I would also like to give an example of this two-step analysis method. In the first step, we can use the group_by() and summarise() functions in ‘dplyr’:
# First step: calcolate the means of replicates within environments
WinterWheatM <- WinterWheat |>
group_by(Genotype, Year) |>
summarise(Yield = mean(Yield))
## `summarise()` has grouped output by 'Genotype'. You can override using the
## `.groups` argument.
r
head(WinterWheatM)
## # A tibble: 6 × 3
## # Groups: Genotype [1]
## Genotype Year Yield
## <fct> <fct> <dbl>
## 1 COLOSSEO 1996 6.35
## 2 COLOSSEO 1997 6.46
## 3 COLOSSEO 1998 6.70
## 4 COLOSSEO 1999 6.98
## 5 COLOSSEO 2000 6.44
## 6 COLOSSEO 2001 7.07
Once we have retrieved the means for genotypes in all years, we can fit a simplified model:
\[y_{ij} = \mu + g_i + a_{ij}\]
where \(y_{ij}\) is the mean yield for the \(i\)-th genotype in the \(j\)-th environment and \(a_{ij}\) is the residual term, which includes the genotype x environment random interaction, the block x environment random interaction and the residual error term.

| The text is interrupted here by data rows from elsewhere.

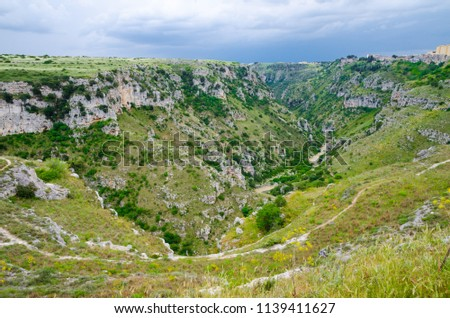 View of river valley with ravine canyon, rocks, green grass, path, caves di Murgia Timone and dark blue sky background near old ancient town Matera (Sassi), UNESCO Heritage, Basilicata, Southern Italy #1139411627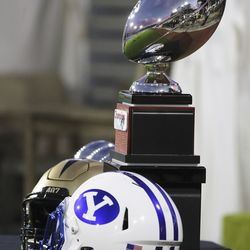 Helmets are displayed with the Boca Raton Bowl trophy in Boca Raton, Florida, on Tuesday, Dec. 22, 2020.
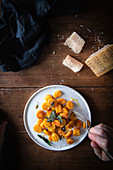 Pumpkin gnocchi with sage on a rustic wooden table
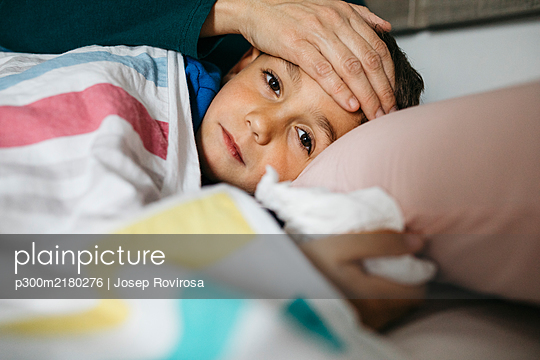 Portrait of sick boy lying in bed while his mother touching his forehead - p300m2180276 by Josep Rovirosa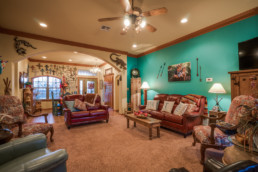 A real estate photograph of an interior of a home, a living room, in Wichita Falls, TX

In this model we have only one random effect (\(a_{ij}\)) and, therefore, this is a fixed linear model. However, we need to model the variance-covariance matrix of residuals (\(R\)), by adopting a totally unstructured form. Please, note that, when working with raw data, we have modelled \(\Omega\), i.e. the variance-covariance matrix for the random effects. I have used the ‘gls()’ function, together with the ‘weights’ and ‘correlation’ arguments. See the code below.
#Second step
envVarModM <- gls(Yield ~ Genotype,
data = WinterWheatM,
weights = varIdent(form=~1|Genotype),
correlation = corSymm(form=~1|Year))
summary(envVarModM)
## Generalized least squares fit by REML
## Model: Yield ~ Genotype
## Data: WinterWheatM
## AIC BIC logLik
## 84.36176 112.3857 -22.18088
##
## Correlation Structure: General
## Formula: ~1 | Year
## Parameter estimate(s):
## Correlation:
## 1 2 3 4
## 2 0.947
## 3 0.809 0.815
## 4 0.816 0.736 0.921
## 5 0.817 0.866 0.952 0.869
## Variance function:
## Structure: Different standard deviations per stratum
## Formula: ~1 | Genotype
## Parameter estimates:
## COLOSSEO CRESO DUILIO GRAZIA IRIDE
## 1.000000 1.189654 2.143715 1.528849 1.560622
##
## Coefficients:
## Value Std.Error t-value p-value
## (Intercept) 6.413333 0.2742310 23.386613 0.0000
## GenotypeCRESO -0.439524 0.1107465 -3.968739 0.0004
## GenotypeDUILIO 0.178571 0.3999795 0.446451 0.6585
## GenotypeGRAZIA -0.330952 0.2518269 -1.314206 0.1987
## GenotypeIRIDE 0.281905 0.2580727 1.092346 0.2834
##
## Correlation:
## (Intr) GCRESO GDUILI GGRAZI
## GenotypeCRESO 0.312
## GenotypeDUILIO 0.503 0.371
## GenotypeGRAZIA 0.269 -0.095 0.774
## GenotypeIRIDE 0.292 0.545 0.857 0.638
##
## Standardized residuals:
## Min Q1 Med Q3 Max
## -2.0949714 -0.5742607 0.1661351 0.8068883 1.3395017
##
## Residual standard error: 0.7255469
## Degrees of freedom: 35 total; 30 residual
The variance-covariance matrix for residuals can be obtained using the usual getVarCov() function in the ‘nlme’ package.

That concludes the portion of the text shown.